*Job item:* Extract each line of the records below that contains the string "category".

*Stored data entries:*
"""
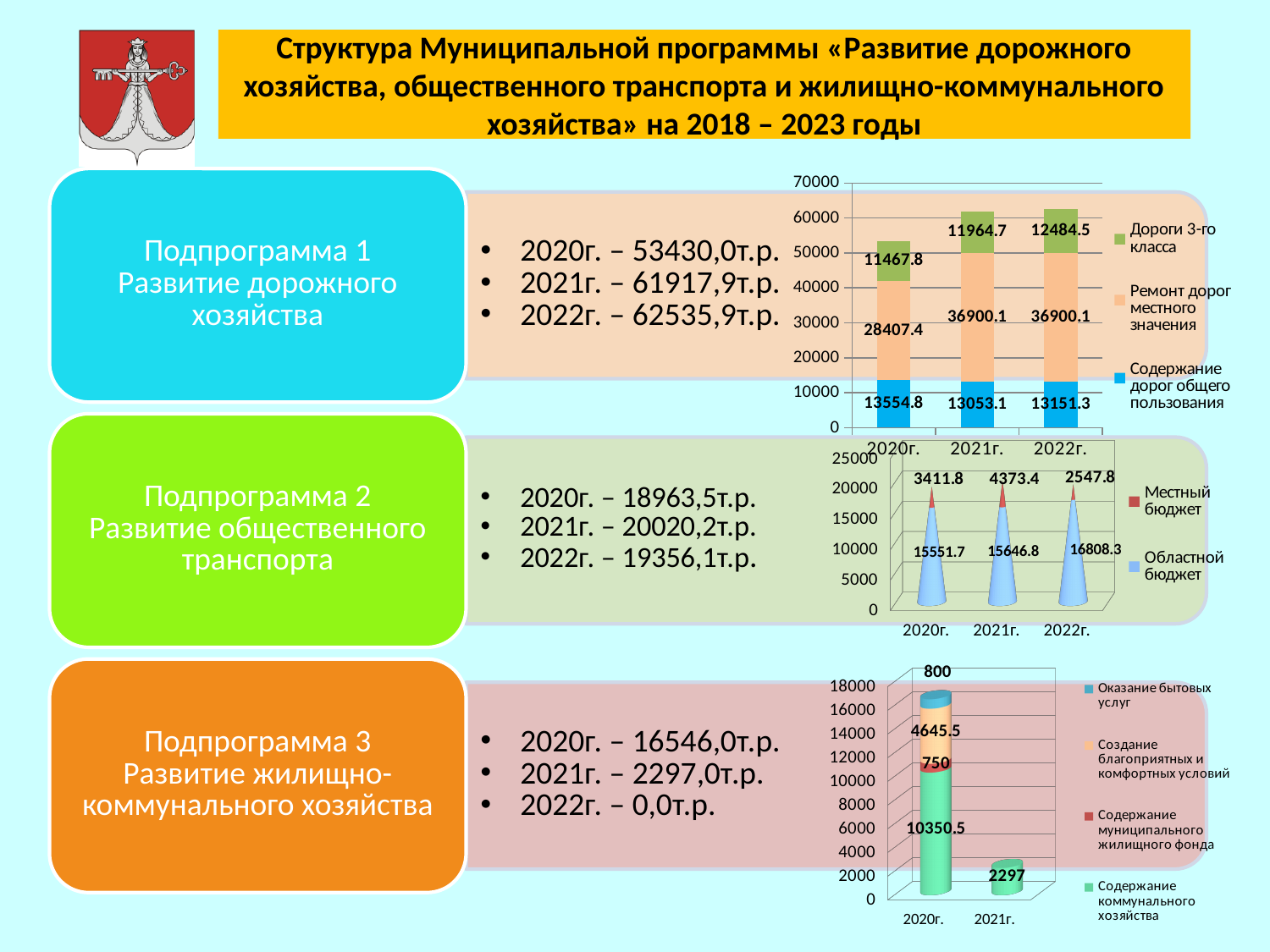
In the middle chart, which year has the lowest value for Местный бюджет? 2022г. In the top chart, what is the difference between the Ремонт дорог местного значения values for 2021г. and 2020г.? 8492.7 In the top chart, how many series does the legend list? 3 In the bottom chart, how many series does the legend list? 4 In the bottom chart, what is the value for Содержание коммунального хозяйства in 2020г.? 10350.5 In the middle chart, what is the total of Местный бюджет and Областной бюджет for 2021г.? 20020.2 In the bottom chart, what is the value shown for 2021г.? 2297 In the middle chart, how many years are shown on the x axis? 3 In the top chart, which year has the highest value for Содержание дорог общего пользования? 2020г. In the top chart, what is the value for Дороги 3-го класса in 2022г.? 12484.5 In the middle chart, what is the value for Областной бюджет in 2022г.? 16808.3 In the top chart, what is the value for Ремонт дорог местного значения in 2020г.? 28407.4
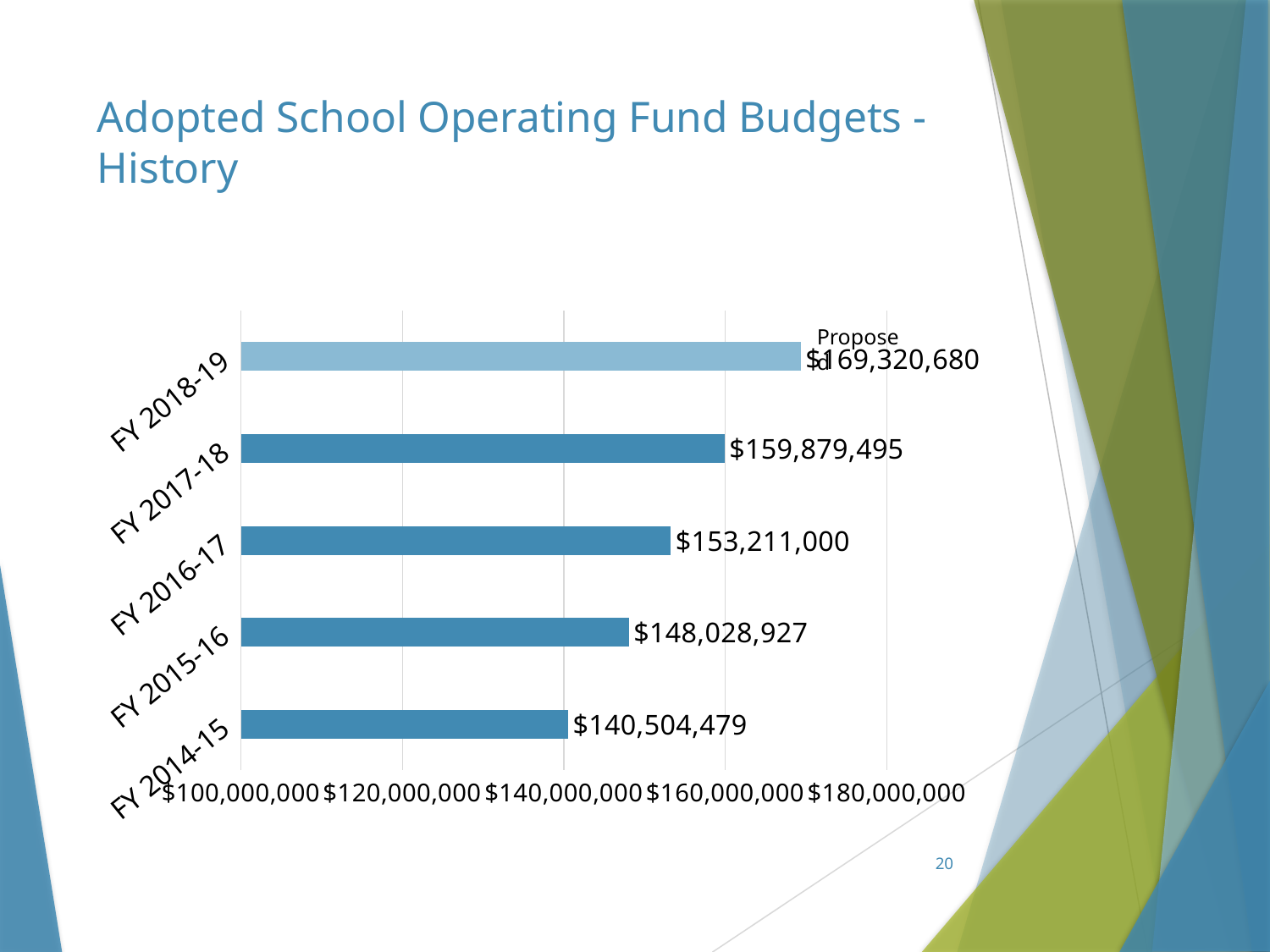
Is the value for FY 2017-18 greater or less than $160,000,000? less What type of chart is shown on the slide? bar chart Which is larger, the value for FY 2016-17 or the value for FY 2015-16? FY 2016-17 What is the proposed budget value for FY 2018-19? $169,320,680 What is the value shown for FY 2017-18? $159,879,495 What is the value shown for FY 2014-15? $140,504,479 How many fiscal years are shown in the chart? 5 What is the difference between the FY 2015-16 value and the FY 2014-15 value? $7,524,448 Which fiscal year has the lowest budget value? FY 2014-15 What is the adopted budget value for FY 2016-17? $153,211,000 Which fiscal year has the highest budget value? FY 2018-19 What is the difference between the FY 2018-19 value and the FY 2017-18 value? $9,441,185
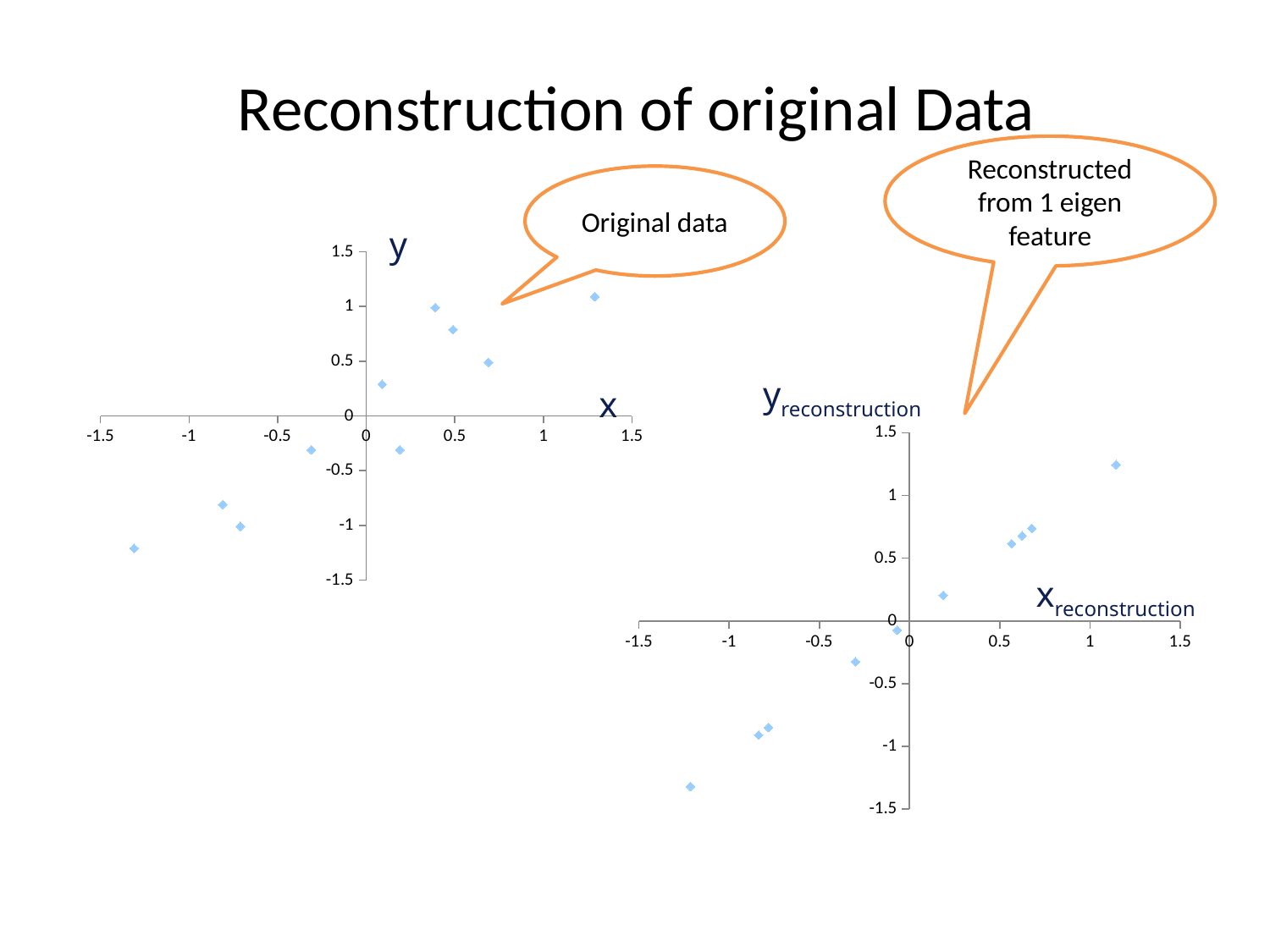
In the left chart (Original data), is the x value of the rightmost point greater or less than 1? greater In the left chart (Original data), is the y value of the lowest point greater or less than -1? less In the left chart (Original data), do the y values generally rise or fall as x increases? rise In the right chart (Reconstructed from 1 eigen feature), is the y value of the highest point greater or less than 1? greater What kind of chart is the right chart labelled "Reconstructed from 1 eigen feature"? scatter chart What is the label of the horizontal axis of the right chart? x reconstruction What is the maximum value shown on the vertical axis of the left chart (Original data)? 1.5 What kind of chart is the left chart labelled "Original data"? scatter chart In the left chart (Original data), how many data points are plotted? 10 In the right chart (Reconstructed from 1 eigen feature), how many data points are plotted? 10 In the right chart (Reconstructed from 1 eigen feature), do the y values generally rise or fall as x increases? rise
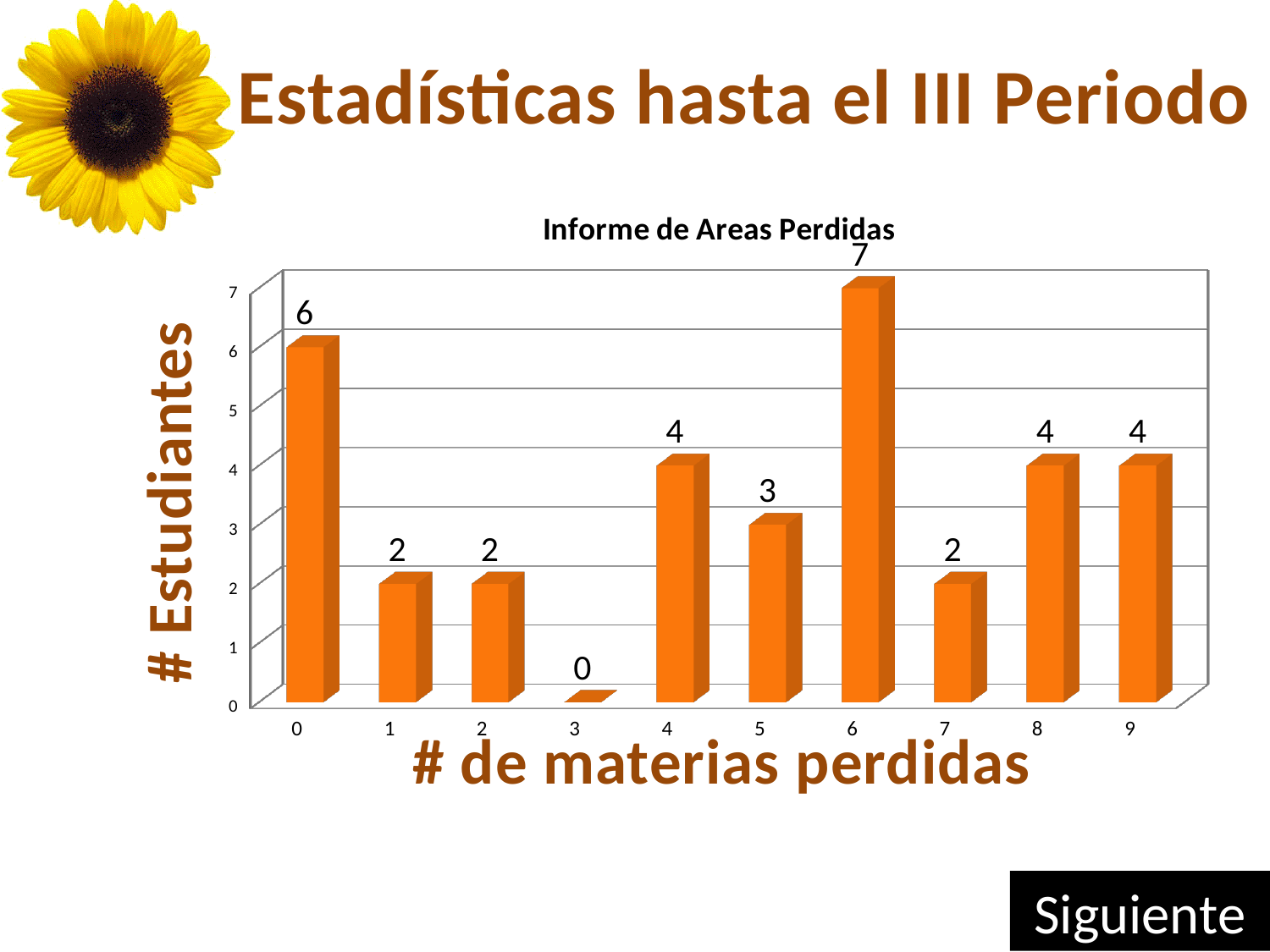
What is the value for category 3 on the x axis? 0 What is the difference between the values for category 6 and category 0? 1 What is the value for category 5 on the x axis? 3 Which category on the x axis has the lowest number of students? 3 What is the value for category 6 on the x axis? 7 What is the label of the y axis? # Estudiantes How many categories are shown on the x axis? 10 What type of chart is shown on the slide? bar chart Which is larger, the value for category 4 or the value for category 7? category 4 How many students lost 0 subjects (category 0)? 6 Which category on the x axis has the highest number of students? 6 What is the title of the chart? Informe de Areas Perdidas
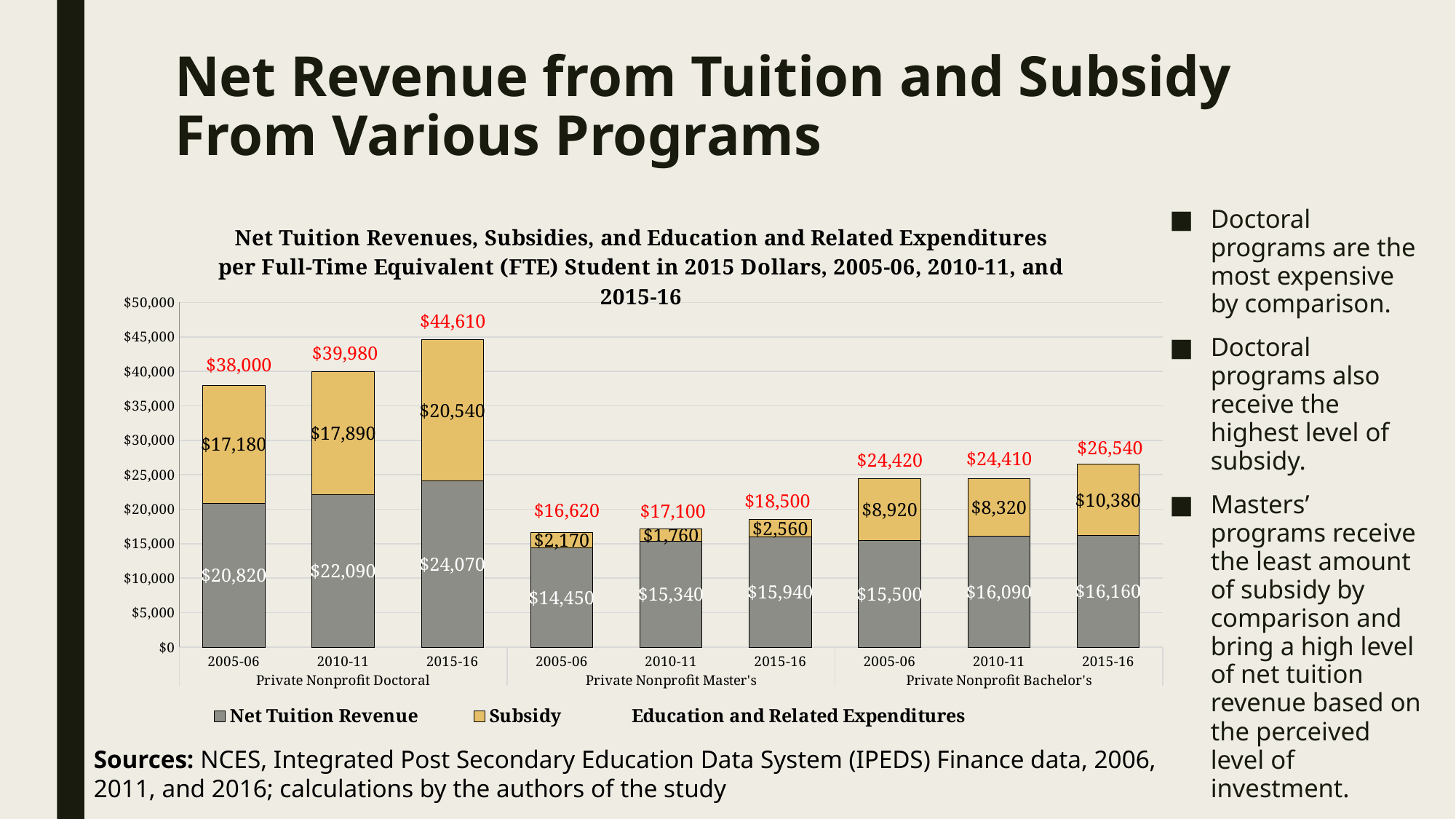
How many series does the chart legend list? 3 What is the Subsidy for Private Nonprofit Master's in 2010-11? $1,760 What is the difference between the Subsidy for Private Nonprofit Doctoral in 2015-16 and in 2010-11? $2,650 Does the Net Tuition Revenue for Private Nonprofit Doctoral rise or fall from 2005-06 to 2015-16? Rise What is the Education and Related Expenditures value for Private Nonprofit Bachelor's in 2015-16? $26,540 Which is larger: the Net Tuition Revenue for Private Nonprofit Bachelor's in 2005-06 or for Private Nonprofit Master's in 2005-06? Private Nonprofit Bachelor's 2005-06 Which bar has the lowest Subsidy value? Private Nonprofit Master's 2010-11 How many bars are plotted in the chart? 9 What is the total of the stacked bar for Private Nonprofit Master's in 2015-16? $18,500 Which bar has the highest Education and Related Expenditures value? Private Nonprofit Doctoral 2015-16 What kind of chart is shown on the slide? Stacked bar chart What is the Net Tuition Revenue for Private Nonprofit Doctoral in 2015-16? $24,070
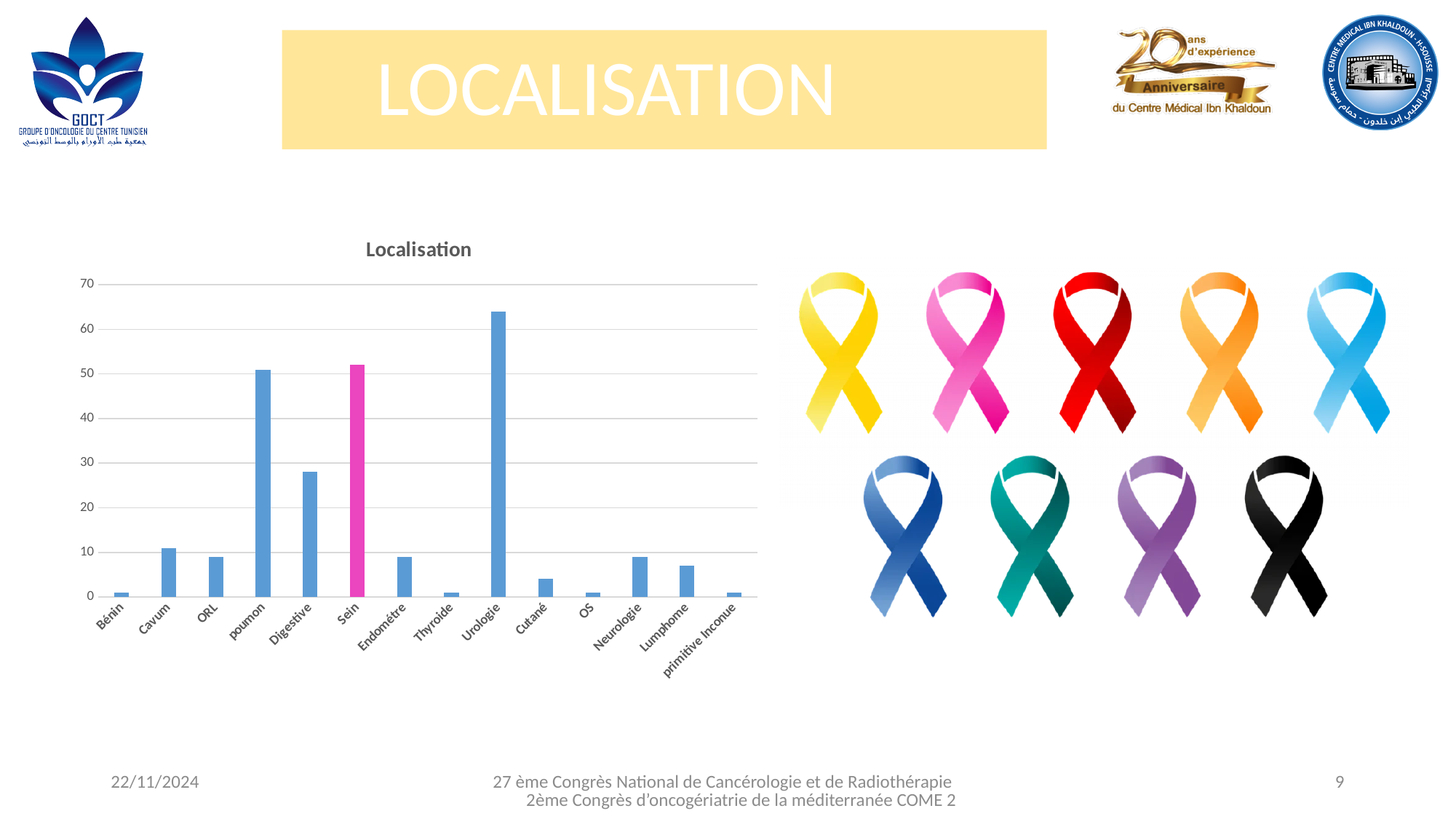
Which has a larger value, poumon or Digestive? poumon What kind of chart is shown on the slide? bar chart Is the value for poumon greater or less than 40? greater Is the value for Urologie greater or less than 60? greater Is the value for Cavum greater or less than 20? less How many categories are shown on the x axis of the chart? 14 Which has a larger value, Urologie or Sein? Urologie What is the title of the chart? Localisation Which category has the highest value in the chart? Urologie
"""
*Answer box:*
What is the value for category 3 on the x axis? 0 What is the difference between the values for category 6 and category 0? 1 What is the value for category 5 on the x axis? 3 Which category on the x axis has the lowest number of students? 3 What is the value for category 6 on the x axis? 7 What is the label of the y axis? # Estudiantes How many categories are shown on the x axis? 10 What type of chart is shown on the slide? bar chart Which is larger, the value for category 4 or the value for category 7? category 4 How many students lost 0 subjects (category 0)? 6 Which category on the x axis has the highest number of students? 6 What is the title of the chart? Informe de Areas Perdidas
Which has a larger value, poumon or Digestive? poumon What kind of chart is shown on the slide? bar chart Is the value for poumon greater or less than 40? greater Is the value for Urologie greater or less than 60? greater Is the value for Cavum greater or less than 20? less How many categories are shown on the x axis of the chart? 14 Which has a larger value, Urologie or Sein? Urologie What is the title of the chart? Localisation Which category has the highest value in the chart? Urologie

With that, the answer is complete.